• _Work instructions_: Only lines holding the word "Tanzania" are needed; copy each of them from the material.

• _Exercise input_:
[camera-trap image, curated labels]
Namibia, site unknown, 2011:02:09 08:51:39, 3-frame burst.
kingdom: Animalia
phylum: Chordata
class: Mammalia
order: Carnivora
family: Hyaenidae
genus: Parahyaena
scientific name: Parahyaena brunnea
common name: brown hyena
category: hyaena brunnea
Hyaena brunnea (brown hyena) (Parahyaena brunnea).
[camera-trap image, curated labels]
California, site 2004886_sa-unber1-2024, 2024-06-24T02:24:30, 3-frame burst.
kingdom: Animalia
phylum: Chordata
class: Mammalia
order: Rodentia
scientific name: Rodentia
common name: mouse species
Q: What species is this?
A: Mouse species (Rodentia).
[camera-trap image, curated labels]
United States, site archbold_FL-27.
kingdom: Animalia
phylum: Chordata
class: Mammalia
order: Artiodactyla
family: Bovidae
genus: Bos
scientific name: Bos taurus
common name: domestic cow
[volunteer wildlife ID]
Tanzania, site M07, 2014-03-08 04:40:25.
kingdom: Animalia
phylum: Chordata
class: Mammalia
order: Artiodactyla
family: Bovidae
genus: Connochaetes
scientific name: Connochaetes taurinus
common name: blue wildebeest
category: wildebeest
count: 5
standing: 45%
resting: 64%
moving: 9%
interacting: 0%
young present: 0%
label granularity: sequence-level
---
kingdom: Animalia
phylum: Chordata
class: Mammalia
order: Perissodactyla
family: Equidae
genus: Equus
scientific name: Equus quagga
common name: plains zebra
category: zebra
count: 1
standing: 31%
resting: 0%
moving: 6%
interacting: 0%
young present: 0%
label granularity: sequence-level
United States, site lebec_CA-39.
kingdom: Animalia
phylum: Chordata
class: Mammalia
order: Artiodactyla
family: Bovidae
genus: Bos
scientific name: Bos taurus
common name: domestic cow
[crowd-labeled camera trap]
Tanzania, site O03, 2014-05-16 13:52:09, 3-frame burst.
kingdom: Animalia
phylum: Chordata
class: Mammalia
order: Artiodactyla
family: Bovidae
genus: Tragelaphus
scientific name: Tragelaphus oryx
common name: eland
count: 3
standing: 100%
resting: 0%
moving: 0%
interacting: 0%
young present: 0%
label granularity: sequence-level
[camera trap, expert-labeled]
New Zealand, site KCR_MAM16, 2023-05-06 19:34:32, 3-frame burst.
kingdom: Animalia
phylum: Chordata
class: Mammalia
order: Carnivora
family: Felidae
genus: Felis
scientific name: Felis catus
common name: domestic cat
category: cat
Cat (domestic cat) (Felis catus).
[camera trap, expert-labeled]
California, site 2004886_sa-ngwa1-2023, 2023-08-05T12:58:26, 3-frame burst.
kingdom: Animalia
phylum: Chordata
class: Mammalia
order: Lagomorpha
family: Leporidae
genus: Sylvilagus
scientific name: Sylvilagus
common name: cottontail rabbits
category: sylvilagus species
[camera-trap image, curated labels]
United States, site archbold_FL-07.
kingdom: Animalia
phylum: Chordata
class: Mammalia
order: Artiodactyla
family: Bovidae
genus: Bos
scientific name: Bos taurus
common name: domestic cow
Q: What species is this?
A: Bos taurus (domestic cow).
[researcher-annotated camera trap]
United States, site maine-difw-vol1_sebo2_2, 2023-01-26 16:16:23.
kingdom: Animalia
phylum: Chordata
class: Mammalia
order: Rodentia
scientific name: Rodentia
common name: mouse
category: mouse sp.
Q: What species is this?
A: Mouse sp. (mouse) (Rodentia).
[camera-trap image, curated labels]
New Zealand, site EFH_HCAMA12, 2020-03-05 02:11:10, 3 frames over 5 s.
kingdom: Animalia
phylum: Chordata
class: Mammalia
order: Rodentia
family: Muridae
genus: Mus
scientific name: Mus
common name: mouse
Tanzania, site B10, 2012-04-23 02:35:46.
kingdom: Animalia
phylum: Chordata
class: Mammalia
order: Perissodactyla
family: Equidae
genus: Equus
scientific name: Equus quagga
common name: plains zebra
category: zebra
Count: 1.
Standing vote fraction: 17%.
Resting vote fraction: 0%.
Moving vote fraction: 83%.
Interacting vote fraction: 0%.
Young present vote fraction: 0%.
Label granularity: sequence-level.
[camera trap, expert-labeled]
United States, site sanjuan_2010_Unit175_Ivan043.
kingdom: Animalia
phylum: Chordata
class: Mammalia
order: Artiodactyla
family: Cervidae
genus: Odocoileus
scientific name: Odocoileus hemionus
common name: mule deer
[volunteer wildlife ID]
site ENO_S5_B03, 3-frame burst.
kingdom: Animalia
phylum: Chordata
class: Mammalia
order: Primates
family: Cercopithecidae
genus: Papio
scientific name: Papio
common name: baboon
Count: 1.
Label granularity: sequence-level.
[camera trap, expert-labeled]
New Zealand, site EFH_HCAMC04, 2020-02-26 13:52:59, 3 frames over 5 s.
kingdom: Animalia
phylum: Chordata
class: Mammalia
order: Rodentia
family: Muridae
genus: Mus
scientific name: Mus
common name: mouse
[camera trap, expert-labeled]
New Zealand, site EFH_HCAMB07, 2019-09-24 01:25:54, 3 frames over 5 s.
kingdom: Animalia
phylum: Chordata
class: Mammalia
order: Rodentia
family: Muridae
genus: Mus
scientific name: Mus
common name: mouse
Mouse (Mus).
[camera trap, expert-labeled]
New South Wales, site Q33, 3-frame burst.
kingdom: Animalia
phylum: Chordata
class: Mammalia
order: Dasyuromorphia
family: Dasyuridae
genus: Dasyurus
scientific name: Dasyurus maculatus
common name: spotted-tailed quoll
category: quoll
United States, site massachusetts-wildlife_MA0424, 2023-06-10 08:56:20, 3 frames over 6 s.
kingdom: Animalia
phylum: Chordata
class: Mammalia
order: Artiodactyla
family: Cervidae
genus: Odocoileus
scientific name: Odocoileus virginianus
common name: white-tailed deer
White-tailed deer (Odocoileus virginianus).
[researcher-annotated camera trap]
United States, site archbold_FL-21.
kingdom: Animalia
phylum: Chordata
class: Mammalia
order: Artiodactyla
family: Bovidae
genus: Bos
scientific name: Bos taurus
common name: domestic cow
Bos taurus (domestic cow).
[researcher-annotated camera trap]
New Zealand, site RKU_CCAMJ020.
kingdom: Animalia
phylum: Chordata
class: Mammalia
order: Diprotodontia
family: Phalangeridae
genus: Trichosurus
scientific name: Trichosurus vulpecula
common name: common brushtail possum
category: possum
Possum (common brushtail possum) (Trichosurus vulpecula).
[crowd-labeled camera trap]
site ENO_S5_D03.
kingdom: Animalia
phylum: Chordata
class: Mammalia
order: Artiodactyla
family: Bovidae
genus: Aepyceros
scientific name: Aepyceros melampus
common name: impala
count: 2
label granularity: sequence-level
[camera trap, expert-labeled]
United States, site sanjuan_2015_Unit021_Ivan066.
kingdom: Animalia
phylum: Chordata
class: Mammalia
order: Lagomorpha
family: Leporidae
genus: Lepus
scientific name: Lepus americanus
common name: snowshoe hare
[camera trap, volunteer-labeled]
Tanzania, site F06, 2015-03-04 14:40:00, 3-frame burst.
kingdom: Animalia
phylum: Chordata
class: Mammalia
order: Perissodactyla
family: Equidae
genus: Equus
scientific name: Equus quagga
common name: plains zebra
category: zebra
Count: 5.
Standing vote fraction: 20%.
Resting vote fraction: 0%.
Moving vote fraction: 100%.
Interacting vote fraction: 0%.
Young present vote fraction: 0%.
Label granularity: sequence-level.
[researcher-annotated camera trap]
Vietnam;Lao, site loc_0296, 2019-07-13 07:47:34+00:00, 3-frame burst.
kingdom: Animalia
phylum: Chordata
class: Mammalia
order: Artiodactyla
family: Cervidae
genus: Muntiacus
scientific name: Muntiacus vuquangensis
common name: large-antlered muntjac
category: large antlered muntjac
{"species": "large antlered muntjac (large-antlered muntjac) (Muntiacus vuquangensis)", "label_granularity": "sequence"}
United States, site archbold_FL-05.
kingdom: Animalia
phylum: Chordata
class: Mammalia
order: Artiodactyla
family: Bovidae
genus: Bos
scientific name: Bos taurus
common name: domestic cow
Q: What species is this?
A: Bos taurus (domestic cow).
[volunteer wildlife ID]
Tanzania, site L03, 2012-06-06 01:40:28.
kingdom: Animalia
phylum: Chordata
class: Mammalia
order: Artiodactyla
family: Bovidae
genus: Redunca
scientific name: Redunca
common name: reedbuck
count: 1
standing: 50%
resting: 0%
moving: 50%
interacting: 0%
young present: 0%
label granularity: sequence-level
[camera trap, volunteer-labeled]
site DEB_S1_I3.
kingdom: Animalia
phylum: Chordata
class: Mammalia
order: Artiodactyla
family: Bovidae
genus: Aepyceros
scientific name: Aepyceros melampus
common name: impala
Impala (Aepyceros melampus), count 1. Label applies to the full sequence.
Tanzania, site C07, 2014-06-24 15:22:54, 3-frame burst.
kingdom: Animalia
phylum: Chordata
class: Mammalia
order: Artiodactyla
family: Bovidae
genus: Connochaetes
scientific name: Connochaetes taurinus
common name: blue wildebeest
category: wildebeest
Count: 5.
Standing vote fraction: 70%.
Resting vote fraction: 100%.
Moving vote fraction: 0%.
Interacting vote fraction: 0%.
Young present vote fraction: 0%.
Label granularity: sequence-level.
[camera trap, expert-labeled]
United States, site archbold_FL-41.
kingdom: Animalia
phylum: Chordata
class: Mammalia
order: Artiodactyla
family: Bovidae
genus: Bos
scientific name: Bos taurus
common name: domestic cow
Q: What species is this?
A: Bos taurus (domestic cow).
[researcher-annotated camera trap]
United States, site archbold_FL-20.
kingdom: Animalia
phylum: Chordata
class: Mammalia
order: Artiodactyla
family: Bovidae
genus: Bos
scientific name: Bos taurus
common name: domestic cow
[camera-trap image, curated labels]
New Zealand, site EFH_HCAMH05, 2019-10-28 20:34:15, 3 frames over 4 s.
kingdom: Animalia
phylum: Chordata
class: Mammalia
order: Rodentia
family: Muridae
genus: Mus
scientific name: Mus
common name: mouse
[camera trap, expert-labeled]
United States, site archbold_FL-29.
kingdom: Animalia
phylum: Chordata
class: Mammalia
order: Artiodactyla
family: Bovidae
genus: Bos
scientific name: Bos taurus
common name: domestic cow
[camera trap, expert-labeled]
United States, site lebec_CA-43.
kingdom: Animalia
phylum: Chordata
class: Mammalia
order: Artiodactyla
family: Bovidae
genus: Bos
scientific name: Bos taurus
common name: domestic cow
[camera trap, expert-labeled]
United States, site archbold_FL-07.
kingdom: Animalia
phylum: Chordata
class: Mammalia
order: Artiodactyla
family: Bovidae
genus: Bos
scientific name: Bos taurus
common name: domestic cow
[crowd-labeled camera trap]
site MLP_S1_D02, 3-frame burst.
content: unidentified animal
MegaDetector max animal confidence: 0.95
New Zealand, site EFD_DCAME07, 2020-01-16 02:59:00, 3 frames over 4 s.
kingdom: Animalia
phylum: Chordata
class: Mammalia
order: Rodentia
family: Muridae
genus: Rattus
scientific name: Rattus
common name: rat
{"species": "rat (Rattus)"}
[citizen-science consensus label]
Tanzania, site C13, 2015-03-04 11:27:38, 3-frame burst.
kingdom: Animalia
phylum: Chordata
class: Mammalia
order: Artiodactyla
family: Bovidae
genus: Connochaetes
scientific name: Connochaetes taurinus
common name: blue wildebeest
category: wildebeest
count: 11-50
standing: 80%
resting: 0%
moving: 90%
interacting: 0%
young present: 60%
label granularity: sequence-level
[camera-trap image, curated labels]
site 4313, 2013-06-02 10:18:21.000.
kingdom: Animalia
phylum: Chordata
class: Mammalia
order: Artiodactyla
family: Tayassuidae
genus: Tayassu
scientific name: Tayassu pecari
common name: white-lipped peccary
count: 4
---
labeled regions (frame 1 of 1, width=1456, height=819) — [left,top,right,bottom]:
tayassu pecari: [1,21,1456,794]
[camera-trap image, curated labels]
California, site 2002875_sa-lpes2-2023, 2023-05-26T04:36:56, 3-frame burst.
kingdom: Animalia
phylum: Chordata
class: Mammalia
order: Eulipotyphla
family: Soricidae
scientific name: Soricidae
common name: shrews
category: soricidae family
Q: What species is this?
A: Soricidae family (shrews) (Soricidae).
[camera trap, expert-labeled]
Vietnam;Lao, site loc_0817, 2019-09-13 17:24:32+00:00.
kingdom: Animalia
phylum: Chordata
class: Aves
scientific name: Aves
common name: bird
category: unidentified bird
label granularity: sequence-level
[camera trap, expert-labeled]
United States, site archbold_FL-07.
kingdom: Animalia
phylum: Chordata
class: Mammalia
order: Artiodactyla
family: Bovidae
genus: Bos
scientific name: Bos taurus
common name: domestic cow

• _Response to this exercise_:
Tanzania, site M07, 2014-03-08 04:40:25.
Tanzania, site O03, 2014-05-16 13:52:09, 3-frame burst.
Tanzania, site B10, 2012-04-23 02:35:46.
Tanzania, site F06, 2015-03-04 14:40:00, 3-frame burst.
Tanzania, site L03, 2012-06-06 01:40:28.
Tanzania, site C07, 2014-06-24 15:22:54, 3-frame burst.
Tanzania, site C13, 2015-03-04 11:27:38, 3-frame burst.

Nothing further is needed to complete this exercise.